O’nun kendi yolculuğunu, çevresine ve kültürüne olan etkisi üzerinden izlemek mümkün. Bu cümleyi çok kişi için söyleyemeyiz ama Kutluay için doğru bir tanım. “X maçının Y dakikasında…” diye başladığı cümleyi, onu dinleyenler hafızalarından doğru bilgi ile bitirebiliyor ama ondan dinlemeyi, yeni bir bilgi daha öğrenmeyi tercih ediyor. Bizim de pek bir farkımız yok.
GQ Mayıs 2025 İbrahim Kutluay kapak hikayesi, Lokasyon: NG Phaselis Bay
Seninle basketbol kadar, ya da en yakın, ne konuşulur?
Benimle sporun her türlüsü konuşulur. Basketbol dışında tenis, atletizm gibi dallara çok ilgi duyduğum için onlar konuşulabilir. Yeme içme konuşulur. Seyahat çok severim, gittiğim yerlerle ilgili konuşulabilir. Tarih çok severim; okuduğum çoğu kitap tarih kitabı ve otobiyografi olduğu için onlardan bahsedebilirim.
Kariyerinin en fit günlerinde bile bugünkü kadar “kendinle ilgilendiğini” hatırlıyor musun? Sporcu olmakla kendine iyi bakmak arasında fark var mı?
Bir kere sporcu olmanın gereklilikleri var. Spor hayatımda zaten kendime iyi bakmak durumundaydım. Her gün, kendimi daha da geliştirmek için çok çalışmam gerekiyordu. Sporculuk hayatımdan sonra da bunun bir gereklilik olduğunu gördüm çünkü hem kendime, hem de eğitim verdiğim çocuklara karşı bir sorumluluğum var. Mesela, oğlumla antrenman yapmak bana çok büyük bir keyif verdiği için bunu devam ettirmek için de kendime fiziksel anlamda iyi bakmam gerekiyor. Önce kendime, sonra insanlara saygımdan kendime özen göstermeye çalışıyorum hep.
Profesyonel sporcuyken bu bir zorunluluktu. Şimdi kendimi iyi hissettiğim için, bununla mutlu olduğum için yapıyorum. Sağlıklı yaşamak benim için bir yaşam biçimi. Sadece sporcu olduğum için değil,iyi yaşamak, iyi yaş almak için yapıyorum bunu.

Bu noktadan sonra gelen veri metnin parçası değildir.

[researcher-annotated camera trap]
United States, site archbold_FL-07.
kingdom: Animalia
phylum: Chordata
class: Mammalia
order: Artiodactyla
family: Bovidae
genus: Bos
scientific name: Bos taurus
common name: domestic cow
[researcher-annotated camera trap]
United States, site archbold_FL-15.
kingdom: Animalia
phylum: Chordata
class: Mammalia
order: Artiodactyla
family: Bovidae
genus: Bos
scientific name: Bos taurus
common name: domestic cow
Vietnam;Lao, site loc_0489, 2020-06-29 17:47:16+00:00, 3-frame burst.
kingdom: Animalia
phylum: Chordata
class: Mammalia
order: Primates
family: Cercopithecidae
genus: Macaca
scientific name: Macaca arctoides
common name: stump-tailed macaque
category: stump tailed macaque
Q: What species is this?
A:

Kobe Bryant, emeklilik sonrası kimliğini yeniden tanımlamak için yazarlığa ve yaratıcı projelere yönelmişti ya… Basketbol sahasından profesyonel olarak uzaklaştığında ‘Ben kimim?’ sorusuyla nasıl başa çıktın?
Profesyonel sproculardaki en büyük problemlerden bir tanesi aktif spor yaşantıları bittikten sonra ne yapacakları konusunda kafalarının karışık olması ve bu konuda yanlış yapmaya da açık oldukları için bir boşluğa düşmeleri. Ben bu anlamda spor hayatımı daha noktalamadan 2001 yılında İbrahim Kutluay Basketbol Academy’yi kurdum. Böylelikle basketbol yaşantım bittikten sonra da gençlerin sporu sevmesi, basketbolu sevmesi ve basketbolcu olması için onlara yatırım yaptım. Çünkü gençlerle ilgilenmeyi hep çok seviyordum. Yeni nesillere basketbolu sevdirmek, onlarla iç içe olmak, onlara bilgi birikimi ve tecrübelerimi aktarmak bana büyük keyif veriyordu. Bu sebeple ilk olarak bunu yaptım. Sonra spor yorumculuğuna başladım. Son birkaç yıldır basketbol yorumculuğu yapıyorum. Youtube üzerinden Socrates ile basketbol programı yapıyorum. S Sport’ta EuroLeague maçlarını yorumluyorum.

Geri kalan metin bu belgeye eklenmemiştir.